◆ **Required work**
Reproduce the rows word for word, starting at the line that contains "What is the numerical" and continuing through the end of the rows.

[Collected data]
- - -
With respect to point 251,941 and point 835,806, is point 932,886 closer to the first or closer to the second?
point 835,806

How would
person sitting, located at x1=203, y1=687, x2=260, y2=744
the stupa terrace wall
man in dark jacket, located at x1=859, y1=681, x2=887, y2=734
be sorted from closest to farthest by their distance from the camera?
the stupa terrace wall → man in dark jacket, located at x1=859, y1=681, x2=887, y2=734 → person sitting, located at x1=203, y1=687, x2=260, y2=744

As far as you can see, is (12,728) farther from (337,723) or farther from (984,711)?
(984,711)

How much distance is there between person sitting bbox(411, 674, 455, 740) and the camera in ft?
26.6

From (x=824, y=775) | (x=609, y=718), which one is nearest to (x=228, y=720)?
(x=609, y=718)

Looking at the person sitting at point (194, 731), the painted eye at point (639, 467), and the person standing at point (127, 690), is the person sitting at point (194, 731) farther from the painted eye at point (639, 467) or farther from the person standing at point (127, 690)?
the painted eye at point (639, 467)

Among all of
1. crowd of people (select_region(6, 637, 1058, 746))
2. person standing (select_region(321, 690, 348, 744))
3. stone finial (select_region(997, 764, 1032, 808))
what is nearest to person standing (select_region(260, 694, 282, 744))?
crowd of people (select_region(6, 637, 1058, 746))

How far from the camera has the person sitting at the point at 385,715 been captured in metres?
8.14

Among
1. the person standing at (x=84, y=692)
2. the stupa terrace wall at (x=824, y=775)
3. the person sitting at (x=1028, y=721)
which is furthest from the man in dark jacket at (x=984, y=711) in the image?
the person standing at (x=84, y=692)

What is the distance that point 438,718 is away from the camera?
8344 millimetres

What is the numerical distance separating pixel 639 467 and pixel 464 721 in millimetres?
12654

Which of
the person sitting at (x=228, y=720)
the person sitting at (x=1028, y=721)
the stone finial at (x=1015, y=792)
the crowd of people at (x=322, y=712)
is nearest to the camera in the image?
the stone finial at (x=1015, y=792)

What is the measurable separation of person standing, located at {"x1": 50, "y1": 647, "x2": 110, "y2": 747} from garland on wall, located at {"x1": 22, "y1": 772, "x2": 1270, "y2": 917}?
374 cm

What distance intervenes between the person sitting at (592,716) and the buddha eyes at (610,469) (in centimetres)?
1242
- - -
◆ **Written reply**
What is the numerical distance separating pixel 639 467 and pixel 464 721 in millimetres?
12654

Which of
the person sitting at (x=228, y=720)
the person sitting at (x=1028, y=721)
the stone finial at (x=1015, y=792)
the crowd of people at (x=322, y=712)
is nearest to the camera in the image?
the stone finial at (x=1015, y=792)

What is the measurable separation of person standing, located at {"x1": 50, "y1": 647, "x2": 110, "y2": 747} from garland on wall, located at {"x1": 22, "y1": 772, "x2": 1270, "y2": 917}?
374 cm

What distance intervenes between the person sitting at (592,716) and the buddha eyes at (610,469) (in centimetres)?
1242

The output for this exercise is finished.